What? This would again be the full-sized spare that Dealer #1 denied. [Arghh again!]

“I can have the full-sized spare on the 150PS but not on the 180PS? This is nonsense!” This will be because the 150PS does NOT have those stupid dickie seats, I suspect.

“Can’t I just have the body of the 150PS, no seats, and a spare, but with a 180PS engine?” He offered to contact Land Rover to find out. I wandered away from Dealer #3. I still haven’t heard.

Desperation sets in; I’m weakening and considering surrender to go for the automatic box just to get that towing kit that supplies my spare wheel. Online, I start specifying a 180PS automatic in SE Tech trim (2nd model up the range, no leather seats and no panoramic sunroof, which I don’t want either). Another gotcha: the magic Heavy Duty Towing kit has once again mysteriously disappeared from the options list!! Not only is it only available on a 180PS automatic box but it’s only available on a 180PS automatic box in an HSE or HSE Luxury trim level. [Arghh yet again!!. No, make that SCREAM!]

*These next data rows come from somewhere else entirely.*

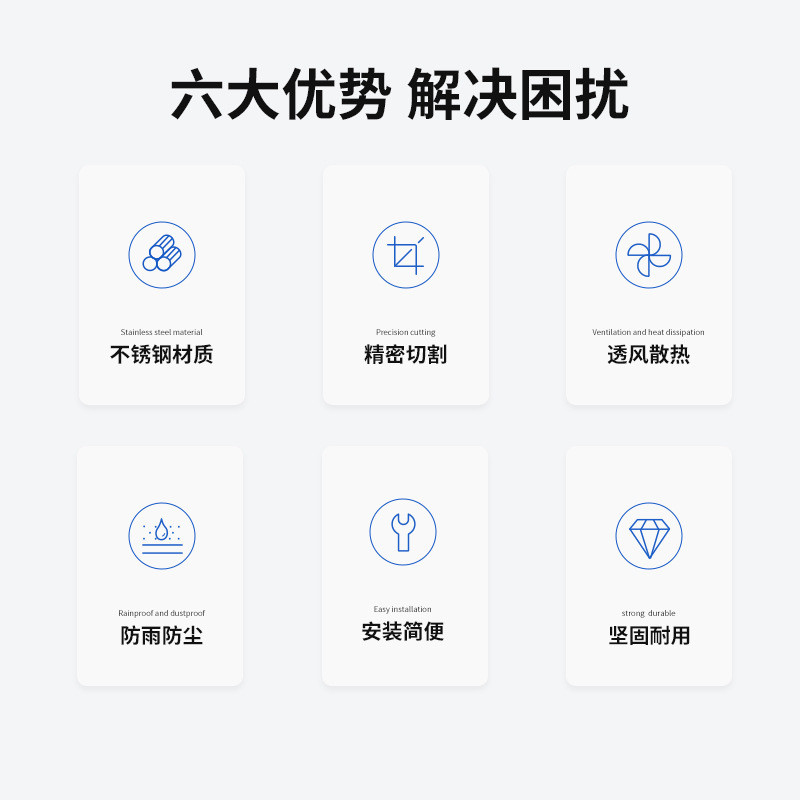 六大优势 解决困扰

Stainless steel material
不锈钢材质

Precision cutting
精密切割

Ventilation and heat dissipation
透风散热

Rainproof and dustproof
防雨防尘

Easy installation
安装简便

strong durable
坚固耐用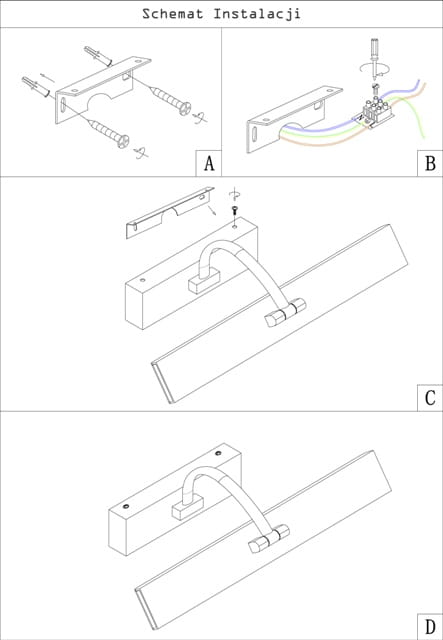 Schemat Instalacji

A

B

C

D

There’s another car that DOES come with a full-sized spare: a Hyundai Tucson. It’s £10000 cheaper, too, and comes with a 5-year unlimited mileage warranty (as opposed to a 3-year warranty). It doesn’t, of course, come with a Landie’s street cred but at least Hyundai seem to want to sell cars.

2 comments on “Going Spare
  1. BlasR says:

    Wonder what you bought in the end!! Did you try Land Rover themselves? http://www.landrover.co.uk/contact-us.html

    • JC says:

      You mean, “wonder what you will buy in the end – we’re still investigating.

      No, I didn’t try Land Rover themselves – silly me was expecting the sales staff to be experts on their products – but perhaps I will. Thanks for that.